START Text shown

Behavioural analysis
Visit duration and frequency
In total, 790 videos of fox visits were used to calculate total visit duration (s) for 187 experiment days (camera malfunctions excluded N = 8). Scent treatment had a significant effect on total daily visit duration to the feeding patches (F1,9 = 10.570, P = 0.01). Visits were longer under the control scent (mint, 269.14 ± 307.22 SD, N = 63) than with wolf urine (132.59 ± 212.47 SD, N = 124). Soil penetration (F1, 10 = 0.279, P = 0.61) and percentage visibility to road (F1,6 = 1.396, P = 0.28) did not have a significant effect on total daily visit duration. Even though moonlight levels did not affect GUDs, total daily visit duration had a positive relationship with fraction of the moon illuminated (F1,11 = 7.388, P = 0.021, Fig. 1). No independent variables significantly influenced visit frequency per experiment day.
Percentage of time spent enacting behaviours
Behaviour was identifiable from 782 of the 790 videos of fox visits, providing behavioural data for 114 experiment days (72 patch avoidance days with no videos, 8 days with camera malfunctions, and 1 day with fox on video but behaviour identification not possible due to head being out of view). At patches, foxes spent significantly more of their time enacting major vigilance during wolf urine treatment than when the control scent was present (F1,26 = 31.996, P < 0.001, Fig. 2). Soil penetration (F1,9 = 3.679, P = 0.087), percentage visibility to road (F1,8 = 0.037, P = 0.85) and fraction of the moon illuminated (F1,104 = 2.493, P = 0.12) did not have a significant effect. No independent variables had a significant effect upon time spent enacting minor vigilance.
Foxes spent significantly less of their time foraging at patches with wolf urine than with the control (F1,52 = 6.132, P = 0.017, Fig. 2). Soil penetration (F1,24 = 2.128, P = 0.16), percentage visibility to road (F1,6 = 0.847, P = 0.39) and fraction of the moon illuminated (F1,29 = 0.121, P = 0.73) did not have a significant effect.
When at patches, foxes spent significantly more of their time sniffing the ground during wolf urine treatment than the control (F1,44 = 5.381, P = 0.025, Fig. 2). Percentage of time spent sniffing the ground had a negative relationship with increasing soil penetration (F1,4 = 20.530, P = 0.009, Fig. 3). Percentage visibility to road (F1,5 = 0.489, P = 0.52) and fraction of the moon illuminated (F1,109 = 2.892, P = 0.092) did not have a significant effect.

END Text shown
START Supplied entries

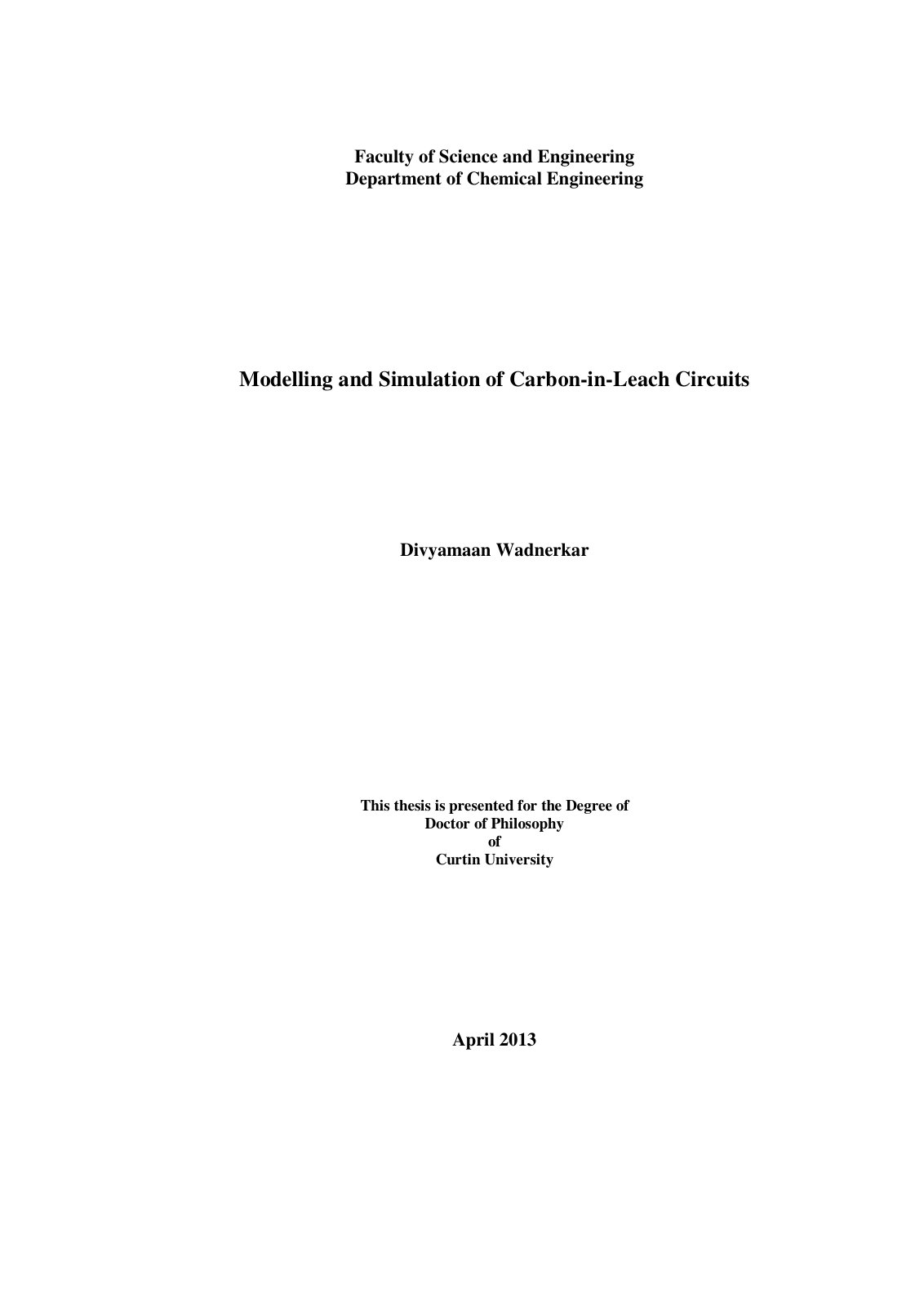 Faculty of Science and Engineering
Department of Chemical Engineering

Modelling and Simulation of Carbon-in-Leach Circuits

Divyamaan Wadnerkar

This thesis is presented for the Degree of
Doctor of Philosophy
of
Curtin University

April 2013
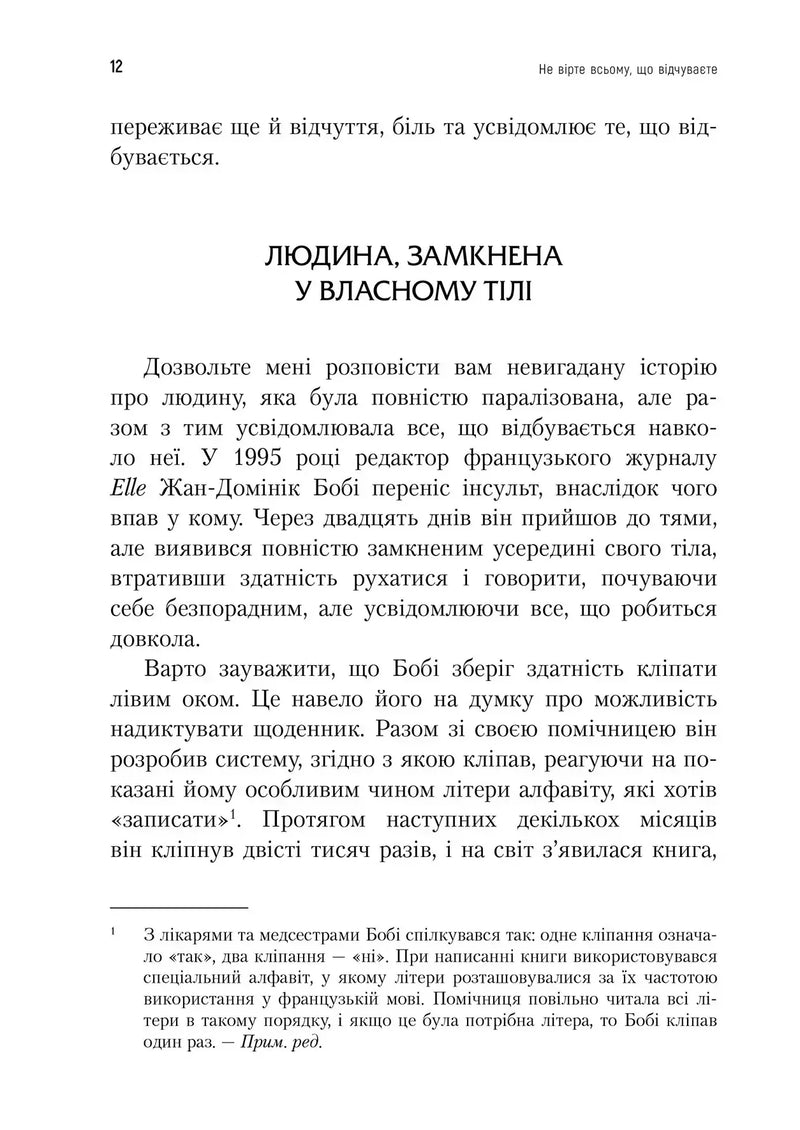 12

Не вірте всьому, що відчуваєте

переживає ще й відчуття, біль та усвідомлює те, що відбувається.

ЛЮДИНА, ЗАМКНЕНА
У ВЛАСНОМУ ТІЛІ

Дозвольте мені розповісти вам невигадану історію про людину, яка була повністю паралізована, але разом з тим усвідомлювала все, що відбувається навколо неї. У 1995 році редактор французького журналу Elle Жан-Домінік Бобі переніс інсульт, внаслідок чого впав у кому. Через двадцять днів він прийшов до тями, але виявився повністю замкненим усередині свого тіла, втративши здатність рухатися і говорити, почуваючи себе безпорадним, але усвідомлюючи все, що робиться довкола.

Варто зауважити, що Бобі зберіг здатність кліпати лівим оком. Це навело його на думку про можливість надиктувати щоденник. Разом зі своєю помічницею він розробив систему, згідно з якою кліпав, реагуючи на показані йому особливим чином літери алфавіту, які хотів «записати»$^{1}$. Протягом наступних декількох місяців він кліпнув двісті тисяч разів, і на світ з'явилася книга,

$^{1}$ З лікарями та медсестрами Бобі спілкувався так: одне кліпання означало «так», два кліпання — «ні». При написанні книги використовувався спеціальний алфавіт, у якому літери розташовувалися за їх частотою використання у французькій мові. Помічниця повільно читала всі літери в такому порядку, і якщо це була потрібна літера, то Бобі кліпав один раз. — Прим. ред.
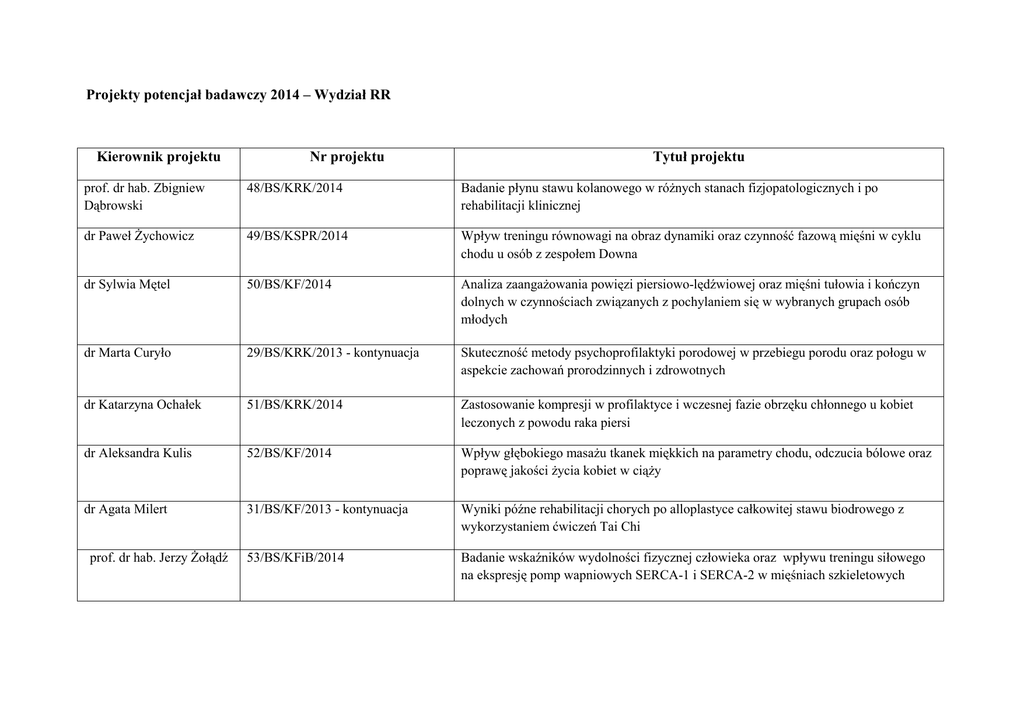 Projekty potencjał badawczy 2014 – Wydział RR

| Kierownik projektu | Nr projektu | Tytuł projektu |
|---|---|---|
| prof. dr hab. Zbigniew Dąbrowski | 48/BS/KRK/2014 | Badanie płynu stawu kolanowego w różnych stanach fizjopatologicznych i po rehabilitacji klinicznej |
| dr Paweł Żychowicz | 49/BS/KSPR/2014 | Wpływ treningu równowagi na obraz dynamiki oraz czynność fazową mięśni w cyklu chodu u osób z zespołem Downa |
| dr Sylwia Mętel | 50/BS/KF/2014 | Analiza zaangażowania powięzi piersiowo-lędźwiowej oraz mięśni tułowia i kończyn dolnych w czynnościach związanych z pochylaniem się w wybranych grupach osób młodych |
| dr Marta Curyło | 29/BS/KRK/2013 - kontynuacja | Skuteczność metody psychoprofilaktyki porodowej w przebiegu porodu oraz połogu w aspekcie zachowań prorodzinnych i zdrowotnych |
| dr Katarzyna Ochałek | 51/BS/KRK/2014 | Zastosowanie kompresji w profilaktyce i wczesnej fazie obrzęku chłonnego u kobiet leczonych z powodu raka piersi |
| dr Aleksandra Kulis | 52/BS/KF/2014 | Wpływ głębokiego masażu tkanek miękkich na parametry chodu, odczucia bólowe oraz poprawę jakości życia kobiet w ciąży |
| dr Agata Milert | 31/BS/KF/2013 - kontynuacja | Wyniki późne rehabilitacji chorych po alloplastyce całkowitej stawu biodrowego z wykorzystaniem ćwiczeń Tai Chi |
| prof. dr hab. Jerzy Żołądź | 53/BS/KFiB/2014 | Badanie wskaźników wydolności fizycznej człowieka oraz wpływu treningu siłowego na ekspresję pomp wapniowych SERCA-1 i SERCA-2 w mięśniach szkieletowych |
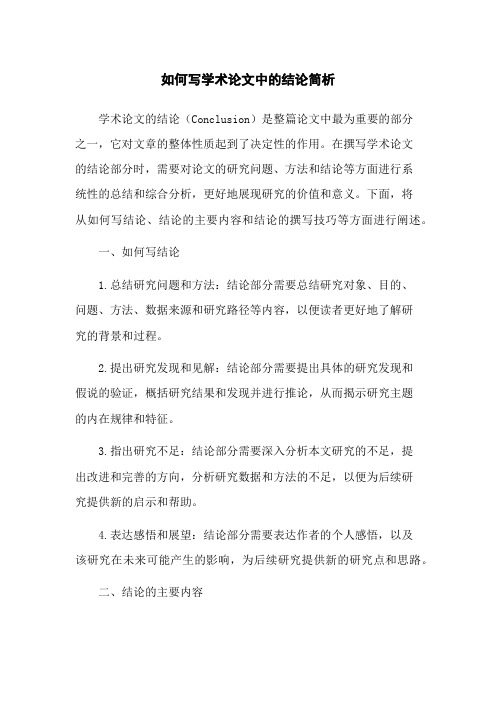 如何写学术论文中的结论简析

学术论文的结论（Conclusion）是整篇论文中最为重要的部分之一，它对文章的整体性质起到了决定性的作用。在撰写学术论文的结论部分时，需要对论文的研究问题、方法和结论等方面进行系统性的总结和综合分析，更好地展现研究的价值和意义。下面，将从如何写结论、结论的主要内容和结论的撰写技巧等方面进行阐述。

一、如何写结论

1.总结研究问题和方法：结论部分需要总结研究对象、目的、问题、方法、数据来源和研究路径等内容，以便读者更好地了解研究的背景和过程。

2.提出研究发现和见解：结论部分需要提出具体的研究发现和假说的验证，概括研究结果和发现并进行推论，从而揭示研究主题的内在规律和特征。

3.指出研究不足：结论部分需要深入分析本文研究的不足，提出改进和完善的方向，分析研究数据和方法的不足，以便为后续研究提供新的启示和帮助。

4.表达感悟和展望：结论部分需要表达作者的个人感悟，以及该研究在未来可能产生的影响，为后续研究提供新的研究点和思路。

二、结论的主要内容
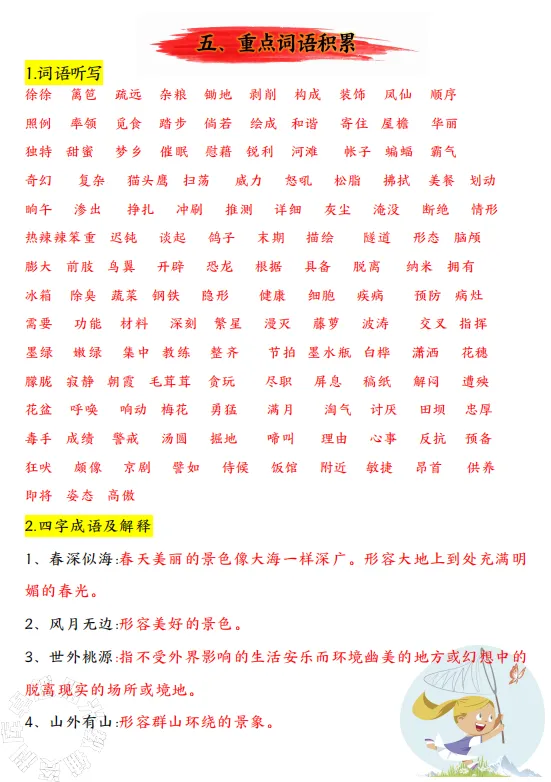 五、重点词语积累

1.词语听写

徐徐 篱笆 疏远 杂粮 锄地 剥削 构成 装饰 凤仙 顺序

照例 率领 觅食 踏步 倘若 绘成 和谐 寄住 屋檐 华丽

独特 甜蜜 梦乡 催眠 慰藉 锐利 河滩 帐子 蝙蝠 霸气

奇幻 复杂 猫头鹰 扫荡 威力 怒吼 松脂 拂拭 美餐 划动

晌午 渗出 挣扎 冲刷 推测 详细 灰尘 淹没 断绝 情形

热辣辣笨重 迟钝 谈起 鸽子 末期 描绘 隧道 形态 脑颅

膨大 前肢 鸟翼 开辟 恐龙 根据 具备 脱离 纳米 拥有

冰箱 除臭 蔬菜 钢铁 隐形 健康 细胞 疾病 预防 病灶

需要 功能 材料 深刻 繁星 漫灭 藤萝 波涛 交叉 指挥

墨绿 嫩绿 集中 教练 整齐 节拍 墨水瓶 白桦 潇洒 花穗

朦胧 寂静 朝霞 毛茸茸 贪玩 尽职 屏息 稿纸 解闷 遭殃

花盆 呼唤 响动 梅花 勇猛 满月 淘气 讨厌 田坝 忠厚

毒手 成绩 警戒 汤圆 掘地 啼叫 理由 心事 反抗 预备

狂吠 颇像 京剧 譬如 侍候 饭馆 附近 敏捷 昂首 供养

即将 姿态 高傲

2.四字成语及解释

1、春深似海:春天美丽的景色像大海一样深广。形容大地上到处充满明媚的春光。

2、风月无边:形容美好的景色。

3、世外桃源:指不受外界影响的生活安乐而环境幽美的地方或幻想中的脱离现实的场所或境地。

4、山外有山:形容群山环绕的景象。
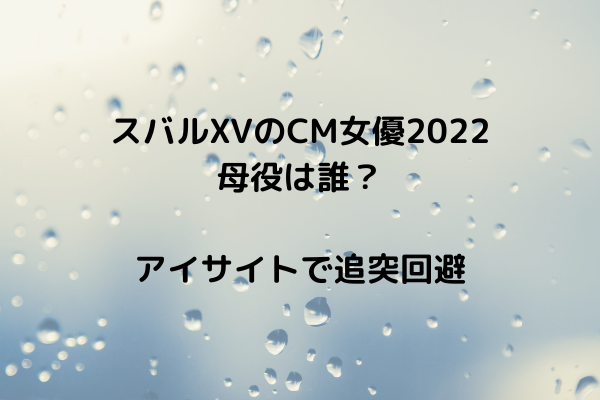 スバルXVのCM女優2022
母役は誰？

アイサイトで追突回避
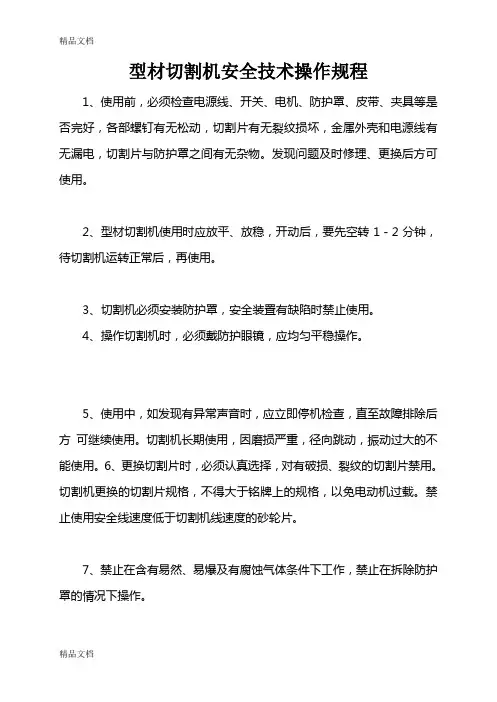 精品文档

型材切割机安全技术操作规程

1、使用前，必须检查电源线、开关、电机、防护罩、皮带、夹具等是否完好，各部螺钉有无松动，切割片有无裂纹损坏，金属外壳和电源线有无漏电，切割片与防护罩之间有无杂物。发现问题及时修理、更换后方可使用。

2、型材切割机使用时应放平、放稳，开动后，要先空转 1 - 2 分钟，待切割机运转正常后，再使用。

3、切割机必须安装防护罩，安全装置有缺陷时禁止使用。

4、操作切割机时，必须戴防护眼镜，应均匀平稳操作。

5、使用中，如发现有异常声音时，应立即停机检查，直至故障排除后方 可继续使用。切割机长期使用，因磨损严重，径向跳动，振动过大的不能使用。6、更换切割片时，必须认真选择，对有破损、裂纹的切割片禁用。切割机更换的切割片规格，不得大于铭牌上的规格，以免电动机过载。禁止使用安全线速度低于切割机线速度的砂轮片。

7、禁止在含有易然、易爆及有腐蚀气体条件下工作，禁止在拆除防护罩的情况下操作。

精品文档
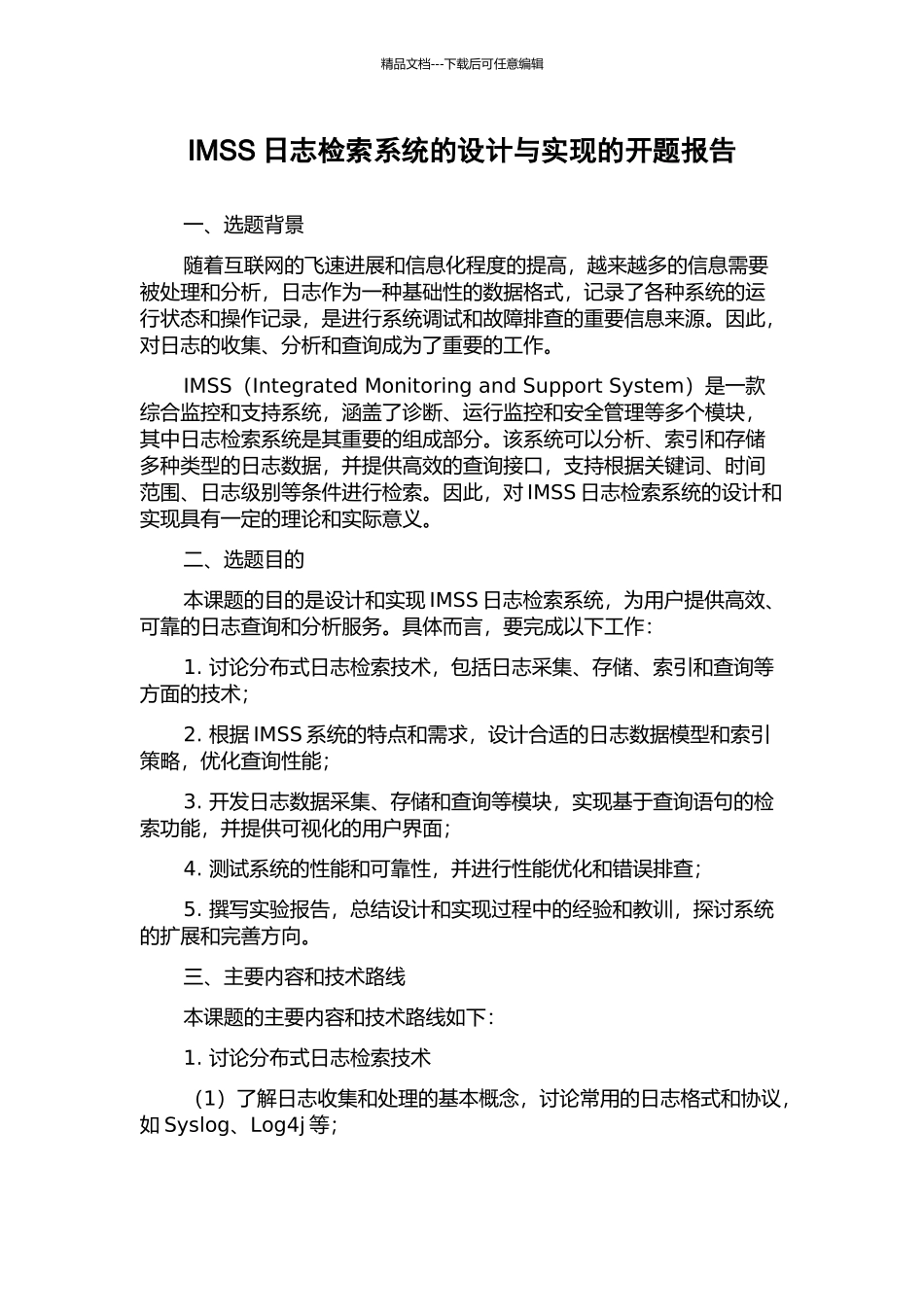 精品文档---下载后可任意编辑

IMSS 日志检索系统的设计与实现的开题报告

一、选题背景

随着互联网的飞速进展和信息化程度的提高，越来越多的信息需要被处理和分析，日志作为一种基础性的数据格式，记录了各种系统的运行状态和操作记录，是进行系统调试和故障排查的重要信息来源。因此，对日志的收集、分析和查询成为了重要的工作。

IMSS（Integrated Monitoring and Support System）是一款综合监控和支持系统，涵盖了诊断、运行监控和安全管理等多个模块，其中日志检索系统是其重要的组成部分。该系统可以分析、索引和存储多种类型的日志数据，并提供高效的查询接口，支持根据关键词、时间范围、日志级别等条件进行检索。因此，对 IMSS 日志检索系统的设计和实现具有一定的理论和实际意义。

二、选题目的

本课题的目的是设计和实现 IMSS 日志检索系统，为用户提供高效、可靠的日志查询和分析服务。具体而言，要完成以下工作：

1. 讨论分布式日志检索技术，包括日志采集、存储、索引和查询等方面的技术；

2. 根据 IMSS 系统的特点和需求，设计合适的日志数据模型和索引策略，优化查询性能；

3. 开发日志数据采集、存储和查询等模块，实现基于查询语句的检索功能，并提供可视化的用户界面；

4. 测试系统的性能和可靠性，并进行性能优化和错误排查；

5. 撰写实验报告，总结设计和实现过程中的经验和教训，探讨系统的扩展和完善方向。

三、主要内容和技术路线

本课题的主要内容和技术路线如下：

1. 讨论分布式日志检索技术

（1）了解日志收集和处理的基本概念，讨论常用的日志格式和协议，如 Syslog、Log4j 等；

END Supplied entries

*Work required*: Please list every fox behavior whose share of time at the patches is analyzed in the "Behavioural analysis" text.

*Result of this task*:
- Major vigilance
- Minor vigilance
- Foraging
- Sniffing the ground